> _Exercise_
Extend the TVM API reference excerpt on diagnostics, picking up right after its last entry.

> _Supplied passage_
■ ■ ■ ■

This checks identity of the underlying FFI handle rather than performing a structural, value-based comparison.

Parameters:: other (object) – The object to compare against.
Return type:: bool

Examples

import tvm_ffi.testing

x = tvm_ffi.testing.create_object("testing.TestObjectBase")
y = x
z = tvm_ffi.testing.create_object("testing.TestObjectBase")
assert x.same_as(y)
assert not x.same_as(z)

tvm.ir.diagnostics.get_renderer()

Get the diagnostic renderer.

Returns:: renderer
Return type:: DiagnosticRenderer

class tvm.ir.diagnostics.DiagnosticLevel(value): The diagnostic level, see diagnostic.h for more details.

class tvm.ir.diagnostics.Diagnostic(level, span, message): A single diagnostic object from TVM.

■ ■ ■ ■

> _Records_
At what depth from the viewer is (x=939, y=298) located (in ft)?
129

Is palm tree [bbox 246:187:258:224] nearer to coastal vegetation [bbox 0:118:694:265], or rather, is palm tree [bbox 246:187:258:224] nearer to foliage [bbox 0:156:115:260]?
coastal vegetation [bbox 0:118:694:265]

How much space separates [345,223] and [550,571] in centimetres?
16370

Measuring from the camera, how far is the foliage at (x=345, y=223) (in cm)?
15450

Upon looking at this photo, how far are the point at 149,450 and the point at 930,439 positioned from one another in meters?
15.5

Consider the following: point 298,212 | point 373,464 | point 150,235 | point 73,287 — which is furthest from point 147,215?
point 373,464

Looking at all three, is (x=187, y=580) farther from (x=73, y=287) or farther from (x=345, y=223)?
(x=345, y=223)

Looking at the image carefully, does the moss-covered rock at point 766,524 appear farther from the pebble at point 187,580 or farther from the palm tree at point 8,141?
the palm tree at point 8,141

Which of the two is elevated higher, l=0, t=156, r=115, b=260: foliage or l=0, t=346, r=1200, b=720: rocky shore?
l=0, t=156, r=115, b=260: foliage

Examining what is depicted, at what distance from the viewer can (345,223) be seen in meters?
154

■ ■ ■ ■

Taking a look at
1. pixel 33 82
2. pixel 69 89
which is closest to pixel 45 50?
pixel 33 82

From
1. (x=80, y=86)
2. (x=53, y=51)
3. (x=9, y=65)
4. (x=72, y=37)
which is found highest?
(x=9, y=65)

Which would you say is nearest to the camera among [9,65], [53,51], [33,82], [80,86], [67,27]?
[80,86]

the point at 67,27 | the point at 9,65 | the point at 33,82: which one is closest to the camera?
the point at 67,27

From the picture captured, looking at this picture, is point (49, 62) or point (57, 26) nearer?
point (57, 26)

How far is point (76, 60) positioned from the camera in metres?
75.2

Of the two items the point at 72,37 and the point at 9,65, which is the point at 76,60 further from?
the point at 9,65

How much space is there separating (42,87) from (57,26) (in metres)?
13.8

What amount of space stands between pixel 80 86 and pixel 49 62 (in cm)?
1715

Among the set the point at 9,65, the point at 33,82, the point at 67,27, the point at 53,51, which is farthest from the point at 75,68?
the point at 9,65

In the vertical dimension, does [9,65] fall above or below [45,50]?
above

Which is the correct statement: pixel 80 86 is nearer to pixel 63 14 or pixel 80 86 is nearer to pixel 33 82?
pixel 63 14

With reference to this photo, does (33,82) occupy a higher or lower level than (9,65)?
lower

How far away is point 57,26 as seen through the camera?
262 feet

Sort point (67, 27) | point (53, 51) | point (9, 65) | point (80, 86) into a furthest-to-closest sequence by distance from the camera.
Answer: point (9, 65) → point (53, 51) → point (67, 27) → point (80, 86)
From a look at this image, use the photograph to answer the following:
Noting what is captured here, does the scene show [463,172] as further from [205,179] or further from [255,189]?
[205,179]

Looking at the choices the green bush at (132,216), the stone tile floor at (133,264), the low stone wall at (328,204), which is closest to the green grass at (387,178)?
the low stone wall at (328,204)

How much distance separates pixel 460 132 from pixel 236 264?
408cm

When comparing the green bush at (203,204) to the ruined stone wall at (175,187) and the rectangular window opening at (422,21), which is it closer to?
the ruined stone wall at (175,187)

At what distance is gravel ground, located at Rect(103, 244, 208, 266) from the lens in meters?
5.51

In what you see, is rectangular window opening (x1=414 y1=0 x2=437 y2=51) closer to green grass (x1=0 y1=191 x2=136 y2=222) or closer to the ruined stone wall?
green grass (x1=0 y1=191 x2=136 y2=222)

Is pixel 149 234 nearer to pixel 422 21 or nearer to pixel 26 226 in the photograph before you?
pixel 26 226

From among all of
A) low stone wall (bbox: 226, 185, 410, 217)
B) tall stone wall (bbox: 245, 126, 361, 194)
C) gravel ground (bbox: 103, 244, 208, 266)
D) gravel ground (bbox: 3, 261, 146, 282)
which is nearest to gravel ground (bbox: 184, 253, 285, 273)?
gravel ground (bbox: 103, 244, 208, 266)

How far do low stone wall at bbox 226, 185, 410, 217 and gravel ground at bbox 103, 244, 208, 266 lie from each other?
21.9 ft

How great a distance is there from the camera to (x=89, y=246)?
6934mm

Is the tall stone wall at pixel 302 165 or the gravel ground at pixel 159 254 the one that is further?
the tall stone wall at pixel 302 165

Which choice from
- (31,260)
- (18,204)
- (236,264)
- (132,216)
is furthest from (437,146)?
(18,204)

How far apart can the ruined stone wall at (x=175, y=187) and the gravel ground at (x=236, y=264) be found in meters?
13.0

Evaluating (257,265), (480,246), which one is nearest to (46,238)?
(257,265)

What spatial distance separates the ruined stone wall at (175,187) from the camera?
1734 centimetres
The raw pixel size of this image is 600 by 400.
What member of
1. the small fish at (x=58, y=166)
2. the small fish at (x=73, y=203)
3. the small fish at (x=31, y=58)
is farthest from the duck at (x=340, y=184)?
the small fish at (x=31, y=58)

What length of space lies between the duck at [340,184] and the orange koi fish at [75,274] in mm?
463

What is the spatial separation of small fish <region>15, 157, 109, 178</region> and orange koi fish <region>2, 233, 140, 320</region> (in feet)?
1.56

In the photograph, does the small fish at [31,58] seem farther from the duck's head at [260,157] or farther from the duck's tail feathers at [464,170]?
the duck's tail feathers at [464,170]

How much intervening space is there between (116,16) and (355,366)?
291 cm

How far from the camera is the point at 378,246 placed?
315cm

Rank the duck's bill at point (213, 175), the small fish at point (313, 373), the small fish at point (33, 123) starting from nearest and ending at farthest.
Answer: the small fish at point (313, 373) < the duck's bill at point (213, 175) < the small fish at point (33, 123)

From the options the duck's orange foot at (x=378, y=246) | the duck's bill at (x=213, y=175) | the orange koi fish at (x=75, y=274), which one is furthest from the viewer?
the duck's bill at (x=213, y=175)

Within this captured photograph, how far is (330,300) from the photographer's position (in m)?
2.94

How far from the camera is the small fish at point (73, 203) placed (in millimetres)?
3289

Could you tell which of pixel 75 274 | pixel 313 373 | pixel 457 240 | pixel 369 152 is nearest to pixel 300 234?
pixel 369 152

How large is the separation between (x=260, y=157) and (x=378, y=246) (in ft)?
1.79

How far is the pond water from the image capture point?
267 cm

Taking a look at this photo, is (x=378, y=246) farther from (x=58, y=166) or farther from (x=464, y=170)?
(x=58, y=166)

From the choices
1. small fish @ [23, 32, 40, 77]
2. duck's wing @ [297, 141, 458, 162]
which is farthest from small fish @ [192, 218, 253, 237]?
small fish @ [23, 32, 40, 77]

■ ■ ■ ■

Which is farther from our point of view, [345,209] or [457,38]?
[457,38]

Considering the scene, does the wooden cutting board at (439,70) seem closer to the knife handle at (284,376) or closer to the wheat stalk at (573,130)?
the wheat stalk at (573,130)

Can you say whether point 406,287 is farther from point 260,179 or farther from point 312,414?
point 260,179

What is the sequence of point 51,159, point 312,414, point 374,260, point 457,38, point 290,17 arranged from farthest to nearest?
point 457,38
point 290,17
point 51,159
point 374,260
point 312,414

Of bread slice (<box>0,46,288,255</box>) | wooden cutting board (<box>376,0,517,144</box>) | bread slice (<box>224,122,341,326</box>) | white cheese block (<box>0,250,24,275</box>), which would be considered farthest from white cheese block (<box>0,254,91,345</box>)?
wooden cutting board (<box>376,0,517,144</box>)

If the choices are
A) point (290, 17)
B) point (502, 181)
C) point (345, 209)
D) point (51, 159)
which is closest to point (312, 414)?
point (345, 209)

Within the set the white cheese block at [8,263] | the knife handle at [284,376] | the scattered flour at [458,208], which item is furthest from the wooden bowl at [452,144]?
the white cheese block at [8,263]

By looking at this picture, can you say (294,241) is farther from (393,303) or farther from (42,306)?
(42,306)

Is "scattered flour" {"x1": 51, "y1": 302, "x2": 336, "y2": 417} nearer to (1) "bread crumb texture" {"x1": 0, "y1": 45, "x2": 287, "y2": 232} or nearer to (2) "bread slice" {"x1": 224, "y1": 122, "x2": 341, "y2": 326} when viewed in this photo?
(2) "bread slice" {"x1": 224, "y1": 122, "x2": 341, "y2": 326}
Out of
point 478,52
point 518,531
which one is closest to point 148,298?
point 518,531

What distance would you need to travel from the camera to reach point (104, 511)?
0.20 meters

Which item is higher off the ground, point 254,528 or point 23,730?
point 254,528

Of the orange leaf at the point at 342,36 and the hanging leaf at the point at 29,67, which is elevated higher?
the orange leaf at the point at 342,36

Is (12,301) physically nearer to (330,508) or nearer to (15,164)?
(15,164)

■ ■ ■ ■

> _Exercise output_
class tvm.ir.diagnostics.DiagnosticRenderer(render_func)

A diagnostic renderer, which given a diagnostic context produces a “rendered” form of the diagnostics for either human or computer consumption.

render(ctx)

Render the provided context.

Params

ctx: DiagnosticContext: The diagnostic context to render.

class tvm.ir.diagnostics.DiagnosticContext(module, renderer)

A diagnostic context which records active errors and contains a renderer.

emit(diagnostic): Emit a diagnostic.

render(): Render the current context using its renderer member.